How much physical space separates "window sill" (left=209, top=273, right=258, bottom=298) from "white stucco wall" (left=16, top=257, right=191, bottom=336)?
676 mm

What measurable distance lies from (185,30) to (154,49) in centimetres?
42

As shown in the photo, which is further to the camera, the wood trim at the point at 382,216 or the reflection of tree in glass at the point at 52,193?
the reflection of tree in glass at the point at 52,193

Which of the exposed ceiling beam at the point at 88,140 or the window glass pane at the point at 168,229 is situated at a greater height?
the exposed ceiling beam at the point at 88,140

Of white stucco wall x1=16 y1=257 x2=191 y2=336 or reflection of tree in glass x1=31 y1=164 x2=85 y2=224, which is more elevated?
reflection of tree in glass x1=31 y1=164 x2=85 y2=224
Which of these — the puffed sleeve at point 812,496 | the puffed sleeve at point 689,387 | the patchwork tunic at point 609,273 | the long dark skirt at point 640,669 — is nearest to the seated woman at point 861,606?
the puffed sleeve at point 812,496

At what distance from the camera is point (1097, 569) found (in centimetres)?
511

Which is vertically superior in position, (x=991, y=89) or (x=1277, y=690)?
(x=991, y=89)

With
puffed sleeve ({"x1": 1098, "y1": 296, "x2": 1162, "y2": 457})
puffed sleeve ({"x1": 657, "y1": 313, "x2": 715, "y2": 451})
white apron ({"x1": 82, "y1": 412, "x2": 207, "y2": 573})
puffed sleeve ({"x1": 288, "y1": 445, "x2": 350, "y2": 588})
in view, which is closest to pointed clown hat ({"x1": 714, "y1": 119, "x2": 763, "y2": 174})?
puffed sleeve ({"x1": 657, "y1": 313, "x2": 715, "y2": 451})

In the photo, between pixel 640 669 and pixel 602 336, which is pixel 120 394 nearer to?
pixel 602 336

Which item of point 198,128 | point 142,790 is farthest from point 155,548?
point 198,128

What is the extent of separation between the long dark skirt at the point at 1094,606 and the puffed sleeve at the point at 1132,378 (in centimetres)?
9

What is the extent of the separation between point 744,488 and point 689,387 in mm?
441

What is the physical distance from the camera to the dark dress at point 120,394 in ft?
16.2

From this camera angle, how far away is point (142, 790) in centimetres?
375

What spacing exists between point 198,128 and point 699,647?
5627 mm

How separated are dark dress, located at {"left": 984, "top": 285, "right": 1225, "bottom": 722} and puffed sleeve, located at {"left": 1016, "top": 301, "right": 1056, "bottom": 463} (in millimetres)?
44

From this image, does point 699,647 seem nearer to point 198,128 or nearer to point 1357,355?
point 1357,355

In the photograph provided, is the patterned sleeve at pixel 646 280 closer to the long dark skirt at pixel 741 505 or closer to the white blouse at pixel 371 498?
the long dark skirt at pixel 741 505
== == ==
== EXERCISE AIM ==
Repeat all of the lines above unchanged, but substitute "straw hat" for "pointed clown hat".

== CORRECT RESULT ==
How much physical space separates "window sill" (left=209, top=273, right=258, bottom=298) from "white stucco wall" (left=16, top=257, right=191, bottom=336)?
676 mm

What measurable distance lies from (185,30) to (154,49) in centimetres?
42

As shown in the photo, which is further to the camera, the wood trim at the point at 382,216 or the reflection of tree in glass at the point at 52,193?
the reflection of tree in glass at the point at 52,193

Which of the exposed ceiling beam at the point at 88,140 or the window glass pane at the point at 168,229 is situated at a greater height?
the exposed ceiling beam at the point at 88,140

Of white stucco wall x1=16 y1=257 x2=191 y2=336 or reflection of tree in glass x1=31 y1=164 x2=85 y2=224, which is more elevated?
reflection of tree in glass x1=31 y1=164 x2=85 y2=224
Which of these — the puffed sleeve at point 812,496 | the puffed sleeve at point 689,387 | the patchwork tunic at point 609,273 | the long dark skirt at point 640,669 — is nearest to the seated woman at point 861,606?
the puffed sleeve at point 812,496

At what distance from the camera is point (1097, 569) found (in centimetres)?
511

Which is vertically superior in position, (x=991, y=89) or (x=1277, y=690)?
(x=991, y=89)

With
puffed sleeve ({"x1": 1098, "y1": 296, "x2": 1162, "y2": 457})
puffed sleeve ({"x1": 657, "y1": 313, "x2": 715, "y2": 451})
white apron ({"x1": 82, "y1": 412, "x2": 207, "y2": 573})
puffed sleeve ({"x1": 288, "y1": 445, "x2": 350, "y2": 588})
in view, which is closest to straw hat ({"x1": 714, "y1": 119, "x2": 763, "y2": 174})?
puffed sleeve ({"x1": 657, "y1": 313, "x2": 715, "y2": 451})

In the photo, between pixel 640 669 and pixel 602 336, which is pixel 120 394 nearer to?
pixel 602 336

Which item of point 198,128 | point 142,790 is farthest from point 155,548?
point 198,128

What is the extent of separation between the long dark skirt at the point at 1094,606 and the puffed sleeve at the point at 1132,378 (in centimetres)?
9

What is the extent of the separation between point 744,488 and point 689,387 in mm?
441

What is the physical distance from the camera to the dark dress at point 120,394 in ft?
16.2

From this camera angle, how far away is point (142, 790) in centimetres?
375

What spacing exists between point 198,128 and point 699,647?
5627 mm

How separated are dark dress, located at {"left": 984, "top": 285, "right": 1225, "bottom": 722} and puffed sleeve, located at {"left": 1016, "top": 301, "right": 1056, "bottom": 463} (in millimetres)?
44

From this image, does point 699,647 seem nearer to point 198,128 or nearer to point 1357,355?
point 1357,355

In the photograph provided, is the patterned sleeve at pixel 646 280 closer to the long dark skirt at pixel 741 505 or closer to the white blouse at pixel 371 498?
the long dark skirt at pixel 741 505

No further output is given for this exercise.